The Roots of Rebellion, I. Insurgent Bolivia

The great anti-colonial indigenous insurrection of 1781 has haunted republican Bolivia since its founding in 1825. From their military encampment in El Alto overlooking the colonial city of La Paz, Aymara leaders Túpaj Katari and Bartolina Sisa laid siege to the ruling Spanish elite from March to October 1781. Lacking urban allies, they were ultimately unable to seize the city, yet the aspirations of that uprising have taken on new life at the beginning of the 21st century.

In October 2003, popular classes of Aymara descent living in El Alto spearheaded what became a broad-based movement to overthrow the increasingly repressive and illegitimate regime of then-President Gonzalo Sánchez de Lozada. They too laid siege to the capital and brought it to a virtual standstill. Unlike Katari and Sisa, the latest insurgents successfully overtook the urban center, occupying all but a few blocks around Plaza Murillo where the Presidential Palace is located. Waving the Aymara flag (the wiphala) and the Bolivian flag side by side, the crowds swelled to as many as 500,000 on October 17, the day a heavily guarded Sánchez de Lozada fled to Miami. The stunning turn of events—dubbed by journalists the “gas war”—brought to an end the era of neoliberal domination in the country. It also confirmed that Bolivia has entered a new revolutionary moment in which indigenous actors have acquired the leading role. It is a time of great promise, but one whose outcome remains unforeseeable.

A powerful tradition of popular urban mobilization has been evident in earlier historical moments, as when “national-popular” forces overthrew the dictatorship of Col. Alberto Natusch Busch in 1979 or brought the Democratic Popular Unity (UDP) government to power in 1982. Yet the profile and organization of these previous mobilizations were different. In the 1970s and 1980s, workers, students and members of the progressive middle classes organized themselves through left parties and the national Bolivian Workers’ Confederation (COB). The politically emergent indigenous peasantry mobilized as well during this period, but almost entirely at the behest of the COB and as a junior partner in the national-popular bloc.

However, in October 2003 the progressive middle classes stirred only belatedly and the COB was a relatively minor player. More importantly, these groups were essentially backing demands previously launched by Aymara insurgents, organized mainly through their community, union and neighborhood organizations. Ultimately, though, all sectors converged around the same demands: the resignation of Sánchez de Lozada and his ministers, a trial to punish those responsible for state violence against the unarmed civilian population, a national referendum on how to develop the country’s natural gas reserves, the formulation of a new Hydrocarbons Law and the convening of a Constitutional Assembly.

In contrast to the proletarian character of the national-popular struggles that ended the phase of military and narco-dictatorships in the early 1980s, the powerful movement in 2003 displayed an indigenous centrality in synch with the current demographic, sociocultural and political realities of Bolivia, where 62% of the population claims indigenous identity, according to the 2001 census.

If we are to understand the October insurrection, however, it is not enough to point out Aymaras’ currently assertive historical agency. We must first note that the keen sense of Aymara identity is itself a product of recent political struggle, and that the entire context for the revolutionary cycle that opened in 2000 has been shaped by forceful and fluid processes of ethnic formation. The galvanization of indigenous identity is especially striking among the subaltern actors of October’s events.

********

■ Tasks to perform
- a) In the Bolivia article, turn the paragraph beginning "However, in October 2003" into a short bulleted list that keeps its main facts.
- b) Carry on the Bolivia article from the point where it stops.
The items that come next were taken from a different source than the Bolivia article.

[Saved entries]

********

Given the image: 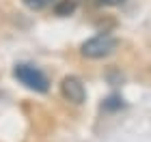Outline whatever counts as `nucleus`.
Here are the masks:
<instances>
[{"label": "nucleus", "mask_w": 151, "mask_h": 142, "mask_svg": "<svg viewBox=\"0 0 151 142\" xmlns=\"http://www.w3.org/2000/svg\"><path fill=\"white\" fill-rule=\"evenodd\" d=\"M116 45H119V41H116L114 37L97 35V37H93V39H88V41L82 43L80 52H82V56H86V58H106L116 50Z\"/></svg>", "instance_id": "obj_1"}, {"label": "nucleus", "mask_w": 151, "mask_h": 142, "mask_svg": "<svg viewBox=\"0 0 151 142\" xmlns=\"http://www.w3.org/2000/svg\"><path fill=\"white\" fill-rule=\"evenodd\" d=\"M73 11H76V0H60V2H56V6H54V13L60 15V17L71 15Z\"/></svg>", "instance_id": "obj_4"}, {"label": "nucleus", "mask_w": 151, "mask_h": 142, "mask_svg": "<svg viewBox=\"0 0 151 142\" xmlns=\"http://www.w3.org/2000/svg\"><path fill=\"white\" fill-rule=\"evenodd\" d=\"M60 93H63V97L67 101H71V103H82V101L86 99V88H84V84H82V80L76 78V76H67L63 80Z\"/></svg>", "instance_id": "obj_3"}, {"label": "nucleus", "mask_w": 151, "mask_h": 142, "mask_svg": "<svg viewBox=\"0 0 151 142\" xmlns=\"http://www.w3.org/2000/svg\"><path fill=\"white\" fill-rule=\"evenodd\" d=\"M52 2L54 0H24V4L32 11H41V9H45V6H50Z\"/></svg>", "instance_id": "obj_5"}, {"label": "nucleus", "mask_w": 151, "mask_h": 142, "mask_svg": "<svg viewBox=\"0 0 151 142\" xmlns=\"http://www.w3.org/2000/svg\"><path fill=\"white\" fill-rule=\"evenodd\" d=\"M13 73H15V78L26 86V88H30V91L45 93L47 86H50L45 73L41 71V69H37V67H32V65H17Z\"/></svg>", "instance_id": "obj_2"}, {"label": "nucleus", "mask_w": 151, "mask_h": 142, "mask_svg": "<svg viewBox=\"0 0 151 142\" xmlns=\"http://www.w3.org/2000/svg\"><path fill=\"white\" fill-rule=\"evenodd\" d=\"M93 4H97V6H114V4H121V2H125V0H91Z\"/></svg>", "instance_id": "obj_6"}]
</instances>
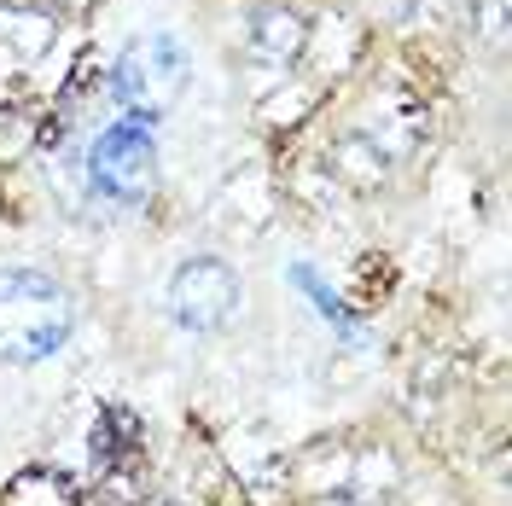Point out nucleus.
<instances>
[{
  "label": "nucleus",
  "mask_w": 512,
  "mask_h": 506,
  "mask_svg": "<svg viewBox=\"0 0 512 506\" xmlns=\"http://www.w3.org/2000/svg\"><path fill=\"white\" fill-rule=\"evenodd\" d=\"M88 181L99 198L111 204H140L146 192L158 187V140L146 117H128V123L105 128L88 152Z\"/></svg>",
  "instance_id": "7ed1b4c3"
},
{
  "label": "nucleus",
  "mask_w": 512,
  "mask_h": 506,
  "mask_svg": "<svg viewBox=\"0 0 512 506\" xmlns=\"http://www.w3.org/2000/svg\"><path fill=\"white\" fill-rule=\"evenodd\" d=\"M187 76H192V53L175 30H152L140 41H128L123 59H117V99H123L134 117H163L175 99L187 94Z\"/></svg>",
  "instance_id": "f03ea898"
},
{
  "label": "nucleus",
  "mask_w": 512,
  "mask_h": 506,
  "mask_svg": "<svg viewBox=\"0 0 512 506\" xmlns=\"http://www.w3.org/2000/svg\"><path fill=\"white\" fill-rule=\"evenodd\" d=\"M70 338V291L41 268H0V361L35 367Z\"/></svg>",
  "instance_id": "f257e3e1"
},
{
  "label": "nucleus",
  "mask_w": 512,
  "mask_h": 506,
  "mask_svg": "<svg viewBox=\"0 0 512 506\" xmlns=\"http://www.w3.org/2000/svg\"><path fill=\"white\" fill-rule=\"evenodd\" d=\"M239 309V274L222 256H187L169 280V315L181 332H222Z\"/></svg>",
  "instance_id": "20e7f679"
},
{
  "label": "nucleus",
  "mask_w": 512,
  "mask_h": 506,
  "mask_svg": "<svg viewBox=\"0 0 512 506\" xmlns=\"http://www.w3.org/2000/svg\"><path fill=\"white\" fill-rule=\"evenodd\" d=\"M297 41H303V24L291 12H280V6L256 12V47H262V59H291Z\"/></svg>",
  "instance_id": "39448f33"
}]
</instances>
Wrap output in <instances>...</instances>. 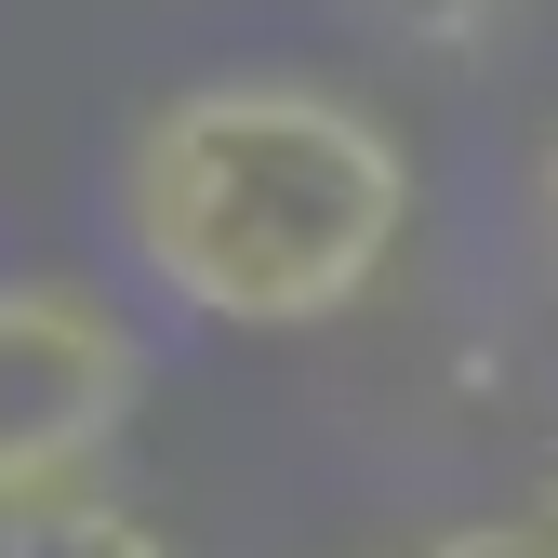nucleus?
<instances>
[{
	"instance_id": "obj_1",
	"label": "nucleus",
	"mask_w": 558,
	"mask_h": 558,
	"mask_svg": "<svg viewBox=\"0 0 558 558\" xmlns=\"http://www.w3.org/2000/svg\"><path fill=\"white\" fill-rule=\"evenodd\" d=\"M412 227L399 133L332 81H199L120 160V240L214 332H319Z\"/></svg>"
},
{
	"instance_id": "obj_2",
	"label": "nucleus",
	"mask_w": 558,
	"mask_h": 558,
	"mask_svg": "<svg viewBox=\"0 0 558 558\" xmlns=\"http://www.w3.org/2000/svg\"><path fill=\"white\" fill-rule=\"evenodd\" d=\"M147 399V345L81 279H0V519L53 506L107 465Z\"/></svg>"
},
{
	"instance_id": "obj_3",
	"label": "nucleus",
	"mask_w": 558,
	"mask_h": 558,
	"mask_svg": "<svg viewBox=\"0 0 558 558\" xmlns=\"http://www.w3.org/2000/svg\"><path fill=\"white\" fill-rule=\"evenodd\" d=\"M373 14H399L412 40H478V27H506V0H373Z\"/></svg>"
},
{
	"instance_id": "obj_4",
	"label": "nucleus",
	"mask_w": 558,
	"mask_h": 558,
	"mask_svg": "<svg viewBox=\"0 0 558 558\" xmlns=\"http://www.w3.org/2000/svg\"><path fill=\"white\" fill-rule=\"evenodd\" d=\"M545 253H558V160H545Z\"/></svg>"
}]
</instances>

********

■ The answers
- a)
- In October 2003, the progressive middle classes joined in only late, and the COB played a fairly minor role.
- These groups mostly backed demands first raised by Aymara insurgents, who organized mainly through their community, union and neighborhood organizations.
- In the end, all sectors united around the same demands:
  - the resignation of Sánchez de Lozada and his ministers
  - a trial to punish those responsible for state violence against unarmed civilians
  - a national referendum on how to develop the country's natural gas reserves
  - a new Hydrocarbons Law
  - the convening of a Constitutional Assembly

- b)
Members of mobilized rural communities on the altiplano (highland plateau) have gradually adopted a self-conscious cultural and political identity as “Aymaras” since the late 1970s. The rise of militant peasant unionism and the emergence of radical indigenous leaders criticizing ongoing forms of colonial hierarchy and racism within the country are largely responsible for this ethnic affirmation.[1] The trajectory of Aymara leader Felipe Quispe—known as “El Mallku,” an Aymara term meaning both condor and traditional authority—reflects this process.

One of the most arresting features of the 2003 uprising was the expression of Aymara ethnic identity and solidarity among the urban residents—especially young protestors—of El Alto, an impoverished yet dynamic city of 900,000 outside La Paz. According to the 2001 census, 82% of alteños, as the city’s residents are known, identify as indigenous. In La Paz, laborers from the hillside neighborhoods of Munaypata and Villa Victoria, a proletarian stronghold during the Revolution of 1952, actively supported the insurgent alteños. Although not all these neighborhood residents would overtly identify themselves as Aymaras, they share with alteños a history of multi-generational migration from the Aymara countryside and insertion into the ethnically segmented urban social hierarchy.

Bolivian miners have traditionally identified and organized themselves on a class basis. When mineworkers traveled from the mining center of Huanuni to join the protests in El Alto, they revived the memory and symbolic power of earlier proletarian struggle in the national-popular tradition. However, on this occasion they also surprisingly affirmed their own indigenous roots.

Cocaleros (coca growers), another important sector in the contemporary popular movement, and agrarian colonizers from the Yungas recognize their own Aymara origins, although their collective identity is more closely tied to grassroots union organizations than to the traditional Andean community, or ayllu. In the Chapare, the country’s principal coca-growing region, the majority of residents are from the Quechua-speaking regions of the Cochabamba valleys. Others, like cocalero leader Evo Morales, are Aymara migrants from the highlands or Quechua-speaking former miners.

The regantes (small-scale coordinators of regional water distribution) who are best known for their role in the 2000 “water war” in Cochabamba also played their part in the “gas war.” They have their roots in the region’s Quechua-speaking mestizo peasant culture. Other actors in the uprising, like the peasant communities from Potosí and Chuquisaca, are organized through ayllus and are of mixed Quechua-Aymara background. All of these groups contributed to the insurgent movement that expressed itself so boldly, and with such a strongly indigenous accent, in 2003.

The point to emphasize, however, is that the insurrectionary energy of the 2003 uprising stemmed initially from the Aymara heartland of Omasuyos, on the altiplano around Lake Titicaca, and later from the Aymara city of El Alto. Likewise, indigenous communities and neighborhoods were the first to put forth the basic demands around which so many others eventually converged in October.

Historically, indigenous movements have sought to build ties with other popular and middle class opposition forces in cities and mining districts. Such tentative efforts took place during the indigenous mobilizations against Spanish rule in 1780-1781, the insurgent federalist movement led by Pablo Zárate Villca in 1899, the regional revolutionary movement led by Manuel Michel in 1927, the uprisings that began in Ayopaya in 1946 and the general strike of 1979. But relations between indigenous movements and their potential national-popular allies have generally been marred by mutual suspicion, misunderstanding or plain racism.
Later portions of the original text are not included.